=== The task ===
Copy back the entries word for word, from the line with "How far is the" through the end of the entries. Leave the pictures out.

=== The records ===
## Begin

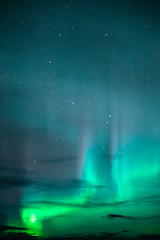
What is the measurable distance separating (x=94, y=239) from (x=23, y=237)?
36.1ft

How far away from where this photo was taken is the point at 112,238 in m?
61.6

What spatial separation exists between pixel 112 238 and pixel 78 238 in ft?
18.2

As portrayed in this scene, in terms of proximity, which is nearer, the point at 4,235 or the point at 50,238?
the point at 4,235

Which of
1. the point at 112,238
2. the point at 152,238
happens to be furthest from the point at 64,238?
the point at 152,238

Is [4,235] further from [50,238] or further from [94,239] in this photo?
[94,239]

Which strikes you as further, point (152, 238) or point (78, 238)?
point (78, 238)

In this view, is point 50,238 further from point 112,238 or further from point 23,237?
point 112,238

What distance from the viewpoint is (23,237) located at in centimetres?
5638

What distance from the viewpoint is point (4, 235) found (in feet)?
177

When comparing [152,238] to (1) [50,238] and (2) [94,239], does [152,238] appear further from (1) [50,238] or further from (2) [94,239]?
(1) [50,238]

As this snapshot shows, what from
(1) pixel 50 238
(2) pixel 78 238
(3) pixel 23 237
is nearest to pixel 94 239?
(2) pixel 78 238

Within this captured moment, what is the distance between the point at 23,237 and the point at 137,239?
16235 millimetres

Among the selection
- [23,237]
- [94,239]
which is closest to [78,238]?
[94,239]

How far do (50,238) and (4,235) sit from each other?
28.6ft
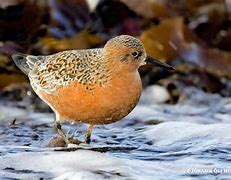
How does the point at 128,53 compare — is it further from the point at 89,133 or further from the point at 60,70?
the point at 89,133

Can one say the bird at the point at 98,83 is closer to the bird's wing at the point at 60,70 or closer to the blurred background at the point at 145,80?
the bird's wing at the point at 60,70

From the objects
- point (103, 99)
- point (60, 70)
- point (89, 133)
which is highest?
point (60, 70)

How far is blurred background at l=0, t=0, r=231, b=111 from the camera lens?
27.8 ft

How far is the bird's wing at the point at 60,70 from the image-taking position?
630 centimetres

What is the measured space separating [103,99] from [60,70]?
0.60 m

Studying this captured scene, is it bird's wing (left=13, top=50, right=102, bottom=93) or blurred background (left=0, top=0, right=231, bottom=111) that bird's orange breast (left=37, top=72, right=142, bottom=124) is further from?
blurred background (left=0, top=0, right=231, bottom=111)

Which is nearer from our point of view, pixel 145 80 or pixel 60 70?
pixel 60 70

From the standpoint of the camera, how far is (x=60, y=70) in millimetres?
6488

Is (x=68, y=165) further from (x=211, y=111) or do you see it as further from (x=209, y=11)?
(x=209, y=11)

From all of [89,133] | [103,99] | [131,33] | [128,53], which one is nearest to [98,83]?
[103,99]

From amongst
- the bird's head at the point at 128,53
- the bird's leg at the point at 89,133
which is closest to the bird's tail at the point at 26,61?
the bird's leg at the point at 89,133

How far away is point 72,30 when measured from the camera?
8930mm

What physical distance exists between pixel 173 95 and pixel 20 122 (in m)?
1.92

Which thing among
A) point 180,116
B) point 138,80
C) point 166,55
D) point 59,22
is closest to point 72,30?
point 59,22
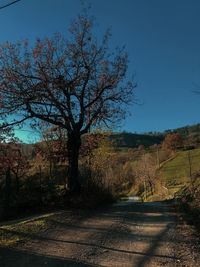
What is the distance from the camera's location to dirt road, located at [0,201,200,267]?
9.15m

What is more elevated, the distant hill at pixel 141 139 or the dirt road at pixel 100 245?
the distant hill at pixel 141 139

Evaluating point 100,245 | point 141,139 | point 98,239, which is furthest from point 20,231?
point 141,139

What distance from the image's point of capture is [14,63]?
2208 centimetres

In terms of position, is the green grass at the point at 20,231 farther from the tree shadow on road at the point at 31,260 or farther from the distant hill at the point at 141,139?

## End

=== Solution below ===
How far is the bird's wing at the point at 60,70 from the image-taking position?
630 centimetres

What is the measured space separating [103,99] from [60,70]?
0.60 m

Studying this captured scene, is it bird's wing (left=13, top=50, right=102, bottom=93) or blurred background (left=0, top=0, right=231, bottom=111) that bird's orange breast (left=37, top=72, right=142, bottom=124) is further from?
blurred background (left=0, top=0, right=231, bottom=111)

Which is nearer from our point of view, pixel 145 80 or pixel 60 70?
pixel 60 70

From the standpoint of the camera, how far is (x=60, y=70) in millimetres?
6488

Is (x=68, y=165) further from (x=211, y=111) or do you see it as further from (x=209, y=11)?
(x=209, y=11)

From all of [89,133] | [103,99] | [131,33] | [128,53], which one is nearest to [98,83]?
[103,99]

From amongst
- the bird's head at the point at 128,53
- the bird's leg at the point at 89,133
which is closest to the bird's tail at the point at 26,61?
the bird's leg at the point at 89,133

How far away is point 72,30 when measured from the camera?
8930mm

What physical distance exists between pixel 173 95 and pixel 20 122 (in m)?
1.92

Which thing among
A) point 180,116
B) point 138,80
C) point 166,55
D) point 59,22
is closest to point 72,30?
point 59,22
What is the distance from the camera's location to dirt road, located at [0,201,200,267]?
9.15m

What is more elevated, the distant hill at pixel 141 139 or the dirt road at pixel 100 245?
the distant hill at pixel 141 139

Evaluating point 100,245 | point 141,139 | point 98,239, which is furthest from point 20,231?
point 141,139

What distance from the image's point of capture is [14,63]?
2208 centimetres

In terms of position, is the green grass at the point at 20,231 farther from the tree shadow on road at the point at 31,260 or farther from the distant hill at the point at 141,139?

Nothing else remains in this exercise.